日本では古文書や地方の伝承などにしか残らず、現在は事実上なくなってしまった職業に、【泣き女】というものがある。
これは主に葬儀などの際に、死者への餞として涙を送るものであり、現在でも世界の何ヵ国かには残っている。
いかに多くの泣き女を集められるか、いかに大泣きするかで遺族の価値が決まったりする。
かつてお大尽の葬儀と思われるもので、100人近い泣き女を伴ったものを見たことがある。その際は、その大行列の為に、大通りの交通さえ規制されていた。
この泣き女は職業であると同時に、とにかく形だけでも慟哭するという文化や儒教などとも深く関わっている場合もあるだろう。
例えば、少女の像の前で大声を張り上げ、体を揺すりながら悲しみの表現をする。修学旅行で来た高校生の前で、倒れんばかりに泣く。

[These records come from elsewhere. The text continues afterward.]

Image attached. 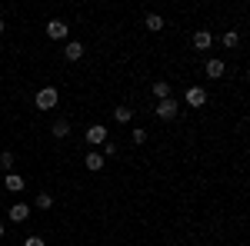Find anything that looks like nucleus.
<instances>
[{
    "label": "nucleus",
    "instance_id": "obj_1",
    "mask_svg": "<svg viewBox=\"0 0 250 246\" xmlns=\"http://www.w3.org/2000/svg\"><path fill=\"white\" fill-rule=\"evenodd\" d=\"M57 100H60L57 87H40V90H37V96H34L37 110H54V107H57Z\"/></svg>",
    "mask_w": 250,
    "mask_h": 246
},
{
    "label": "nucleus",
    "instance_id": "obj_2",
    "mask_svg": "<svg viewBox=\"0 0 250 246\" xmlns=\"http://www.w3.org/2000/svg\"><path fill=\"white\" fill-rule=\"evenodd\" d=\"M67 34H70V27H67V20H60V17L47 20V37H50V40H63Z\"/></svg>",
    "mask_w": 250,
    "mask_h": 246
},
{
    "label": "nucleus",
    "instance_id": "obj_3",
    "mask_svg": "<svg viewBox=\"0 0 250 246\" xmlns=\"http://www.w3.org/2000/svg\"><path fill=\"white\" fill-rule=\"evenodd\" d=\"M83 140H87L90 147H100V143H107V127H100V123H94L90 130L83 133Z\"/></svg>",
    "mask_w": 250,
    "mask_h": 246
},
{
    "label": "nucleus",
    "instance_id": "obj_4",
    "mask_svg": "<svg viewBox=\"0 0 250 246\" xmlns=\"http://www.w3.org/2000/svg\"><path fill=\"white\" fill-rule=\"evenodd\" d=\"M157 116H160V120H173V116H177V100H173V96L160 100V103H157Z\"/></svg>",
    "mask_w": 250,
    "mask_h": 246
},
{
    "label": "nucleus",
    "instance_id": "obj_5",
    "mask_svg": "<svg viewBox=\"0 0 250 246\" xmlns=\"http://www.w3.org/2000/svg\"><path fill=\"white\" fill-rule=\"evenodd\" d=\"M7 216H10V223H23V220L30 216V207H27V203H17V207L7 209Z\"/></svg>",
    "mask_w": 250,
    "mask_h": 246
},
{
    "label": "nucleus",
    "instance_id": "obj_6",
    "mask_svg": "<svg viewBox=\"0 0 250 246\" xmlns=\"http://www.w3.org/2000/svg\"><path fill=\"white\" fill-rule=\"evenodd\" d=\"M187 103H190V107H204V103H207L204 87H190V90H187Z\"/></svg>",
    "mask_w": 250,
    "mask_h": 246
},
{
    "label": "nucleus",
    "instance_id": "obj_7",
    "mask_svg": "<svg viewBox=\"0 0 250 246\" xmlns=\"http://www.w3.org/2000/svg\"><path fill=\"white\" fill-rule=\"evenodd\" d=\"M210 43H213L210 30H197V34H193V47H197V50H210Z\"/></svg>",
    "mask_w": 250,
    "mask_h": 246
},
{
    "label": "nucleus",
    "instance_id": "obj_8",
    "mask_svg": "<svg viewBox=\"0 0 250 246\" xmlns=\"http://www.w3.org/2000/svg\"><path fill=\"white\" fill-rule=\"evenodd\" d=\"M63 57L70 60V63H77V60L83 57V43H77V40H70V43H67V50H63Z\"/></svg>",
    "mask_w": 250,
    "mask_h": 246
},
{
    "label": "nucleus",
    "instance_id": "obj_9",
    "mask_svg": "<svg viewBox=\"0 0 250 246\" xmlns=\"http://www.w3.org/2000/svg\"><path fill=\"white\" fill-rule=\"evenodd\" d=\"M83 163H87V170H104V153H97V150H90L87 156H83Z\"/></svg>",
    "mask_w": 250,
    "mask_h": 246
},
{
    "label": "nucleus",
    "instance_id": "obj_10",
    "mask_svg": "<svg viewBox=\"0 0 250 246\" xmlns=\"http://www.w3.org/2000/svg\"><path fill=\"white\" fill-rule=\"evenodd\" d=\"M3 189H10V193H20V189H23V176H20V173H7V180H3Z\"/></svg>",
    "mask_w": 250,
    "mask_h": 246
},
{
    "label": "nucleus",
    "instance_id": "obj_11",
    "mask_svg": "<svg viewBox=\"0 0 250 246\" xmlns=\"http://www.w3.org/2000/svg\"><path fill=\"white\" fill-rule=\"evenodd\" d=\"M204 70H207V76H210V80H217V76H224V70H227V67H224V60H207V67H204Z\"/></svg>",
    "mask_w": 250,
    "mask_h": 246
},
{
    "label": "nucleus",
    "instance_id": "obj_12",
    "mask_svg": "<svg viewBox=\"0 0 250 246\" xmlns=\"http://www.w3.org/2000/svg\"><path fill=\"white\" fill-rule=\"evenodd\" d=\"M50 133H54L57 140H67V136H70V123H67V120H57V123L50 127Z\"/></svg>",
    "mask_w": 250,
    "mask_h": 246
},
{
    "label": "nucleus",
    "instance_id": "obj_13",
    "mask_svg": "<svg viewBox=\"0 0 250 246\" xmlns=\"http://www.w3.org/2000/svg\"><path fill=\"white\" fill-rule=\"evenodd\" d=\"M114 120L117 123H130L134 120V110L130 107H114Z\"/></svg>",
    "mask_w": 250,
    "mask_h": 246
},
{
    "label": "nucleus",
    "instance_id": "obj_14",
    "mask_svg": "<svg viewBox=\"0 0 250 246\" xmlns=\"http://www.w3.org/2000/svg\"><path fill=\"white\" fill-rule=\"evenodd\" d=\"M154 96L157 100H167V96H170V83H167V80H157L154 83Z\"/></svg>",
    "mask_w": 250,
    "mask_h": 246
},
{
    "label": "nucleus",
    "instance_id": "obj_15",
    "mask_svg": "<svg viewBox=\"0 0 250 246\" xmlns=\"http://www.w3.org/2000/svg\"><path fill=\"white\" fill-rule=\"evenodd\" d=\"M147 27H150V30H164V17H160V14H147Z\"/></svg>",
    "mask_w": 250,
    "mask_h": 246
},
{
    "label": "nucleus",
    "instance_id": "obj_16",
    "mask_svg": "<svg viewBox=\"0 0 250 246\" xmlns=\"http://www.w3.org/2000/svg\"><path fill=\"white\" fill-rule=\"evenodd\" d=\"M237 43H240V34H237V30H227V34H224V47H227V50H233Z\"/></svg>",
    "mask_w": 250,
    "mask_h": 246
},
{
    "label": "nucleus",
    "instance_id": "obj_17",
    "mask_svg": "<svg viewBox=\"0 0 250 246\" xmlns=\"http://www.w3.org/2000/svg\"><path fill=\"white\" fill-rule=\"evenodd\" d=\"M10 167H14V153L3 150V153H0V170H10Z\"/></svg>",
    "mask_w": 250,
    "mask_h": 246
},
{
    "label": "nucleus",
    "instance_id": "obj_18",
    "mask_svg": "<svg viewBox=\"0 0 250 246\" xmlns=\"http://www.w3.org/2000/svg\"><path fill=\"white\" fill-rule=\"evenodd\" d=\"M37 207L40 209H50V207H54V196H50V193H40V196H37Z\"/></svg>",
    "mask_w": 250,
    "mask_h": 246
},
{
    "label": "nucleus",
    "instance_id": "obj_19",
    "mask_svg": "<svg viewBox=\"0 0 250 246\" xmlns=\"http://www.w3.org/2000/svg\"><path fill=\"white\" fill-rule=\"evenodd\" d=\"M134 143H147V130H144V127H137V130H134Z\"/></svg>",
    "mask_w": 250,
    "mask_h": 246
},
{
    "label": "nucleus",
    "instance_id": "obj_20",
    "mask_svg": "<svg viewBox=\"0 0 250 246\" xmlns=\"http://www.w3.org/2000/svg\"><path fill=\"white\" fill-rule=\"evenodd\" d=\"M23 246H43V240H40V236H27V240H23Z\"/></svg>",
    "mask_w": 250,
    "mask_h": 246
},
{
    "label": "nucleus",
    "instance_id": "obj_21",
    "mask_svg": "<svg viewBox=\"0 0 250 246\" xmlns=\"http://www.w3.org/2000/svg\"><path fill=\"white\" fill-rule=\"evenodd\" d=\"M0 34H3V17H0Z\"/></svg>",
    "mask_w": 250,
    "mask_h": 246
},
{
    "label": "nucleus",
    "instance_id": "obj_22",
    "mask_svg": "<svg viewBox=\"0 0 250 246\" xmlns=\"http://www.w3.org/2000/svg\"><path fill=\"white\" fill-rule=\"evenodd\" d=\"M0 240H3V223H0Z\"/></svg>",
    "mask_w": 250,
    "mask_h": 246
},
{
    "label": "nucleus",
    "instance_id": "obj_23",
    "mask_svg": "<svg viewBox=\"0 0 250 246\" xmlns=\"http://www.w3.org/2000/svg\"><path fill=\"white\" fill-rule=\"evenodd\" d=\"M0 54H3V50H0Z\"/></svg>",
    "mask_w": 250,
    "mask_h": 246
}]
</instances>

あるいは、政治的に問題があった場合には、全身を使って反省した素振りを見せる。
こうした行為は、私などには奇異に感じられてしまう。
しかしながら、それを良しとする文化のようなものも存在していることは確かだ。
そんな社会の一部では、相手を土下座させることで、自分が人間的にも優位に立ったかのような錯覚を持ってしまう方も少なくないようであり、何かと相手に土下座を要求する場合が多い。
比較的最近も、北海道でそんな事件があった。
西宮の議員の会見を見て、ふと昔見た泣き女を思い出した。
同時に、何ら罪もないのに、土下座させられるか頭を下げさせられる高校生の姿を想像した。